Le hasard, encore lui, avait déjà voulu que deux autres figures du texte emblématique, Bal Mohamed El Habib dit Doudou et Abdoulaye Sow tirent leur révérence respectivement le 19 et 22 juillet 2020. A trois jours d’intervalle. Tout se passe comme si le destin avait décidé d’un inséparable et durable compagnonnage à la vie à la mort. Il est vrai aussi que le temps fait son œuvre. Les uns après les autres, ces pionniers, précurseurs et visionnaires s’effacent.

Pas leur œuvre malgré l’acharnement avec lequel la direction de leur pays s’emploie à les recouvrir d’un oubli qui est le lot commun de ceux qui dérangent mais auxquels l’histoire a donné raison. C’est peine perdue. Preuve en est que l’on est nombreux à se souvenir.

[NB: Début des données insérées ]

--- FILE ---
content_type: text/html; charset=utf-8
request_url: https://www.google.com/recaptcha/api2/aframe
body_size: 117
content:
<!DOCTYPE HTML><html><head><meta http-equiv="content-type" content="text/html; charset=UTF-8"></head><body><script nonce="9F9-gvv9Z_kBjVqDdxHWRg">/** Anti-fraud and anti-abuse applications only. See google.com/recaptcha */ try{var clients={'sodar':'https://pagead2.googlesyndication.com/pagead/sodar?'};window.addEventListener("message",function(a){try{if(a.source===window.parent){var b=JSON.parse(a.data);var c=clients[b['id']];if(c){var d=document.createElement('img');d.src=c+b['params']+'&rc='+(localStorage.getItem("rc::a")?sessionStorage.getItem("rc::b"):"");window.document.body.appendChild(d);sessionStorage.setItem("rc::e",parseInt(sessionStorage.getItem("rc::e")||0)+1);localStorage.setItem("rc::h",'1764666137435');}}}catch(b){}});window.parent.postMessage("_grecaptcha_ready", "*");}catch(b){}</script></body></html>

L’homme qui vient de disparaître est celui-là même qui, le 10 juin 1965, soit sept mois avant la publication du Manifeste des 19, prit sur lui d’adresser une lettre à M. Mohameden Ould Babah, professeur d’arabe, auteur de propos ouvertement racistes,
tenus à l’occasion d’une cérémonie de distribution des prix au lycée de Nouakchott. Tout un symbole ! Le défunt se contenta, une façon de dire les choses, car ce n’était pas rien, de rappeler tout simplement la nécessité de préserver la spécificité notamment culturelle des diverses communautés du pays dont il dit en guise de conclusion de sa missive qu’«…aucune d’entre elles ne pourra assujettir l’autre » (source : Le Monde, 17 février 1966, page 6). Une évidence? Pas tant que cela. Les faits du moment lui donnèrent raison. L’avenir davantage encore.

Il n’est pas dès lors étonnant que l’enseignant ait été arrêté en février 1966, le 11 exactement, au même titre que ses compagnons cosignataires du Manifeste des 19 et transféré en prison à Nbeyka (voir sa photo en détention). Depuis, l’homme n’a pas varié.

Réputé pour sa constance dans son combat contre la domination, l’arbitraire, le refus de l’injustice, son credo fut constant et a toujours tenu dans un principe, une résolution: la défense de l’intérêt du grand nombre au risque d’en payer le prix et à celui de voir ses proches en pâtir.

La Mauritanie perd, avec la disparition de Sy Satigui Oumar, un visionnaire, un juste qu’elle s’est employée à méconnaître de toutes ses forces. En réalité, par-delà l’homme, c’est un combat, ce sont des communautés, des cultures, des identités qu’une certaine Mauritanie a toujours cherché à invisibiliser. Elle continue avec plus d’ardeur et de morgue plus de 60 ans après son indépendance. Qu’Allah accueille ces grands hommes en son paradis.

Nous adressons nos sincères condoléances à la famille du défunt, à ses proches. Nos pensées pieuses vont à Aissata, Kadia, Néné, Yéro Bal Sy….et à tous ceux qui leur sont proches et chers.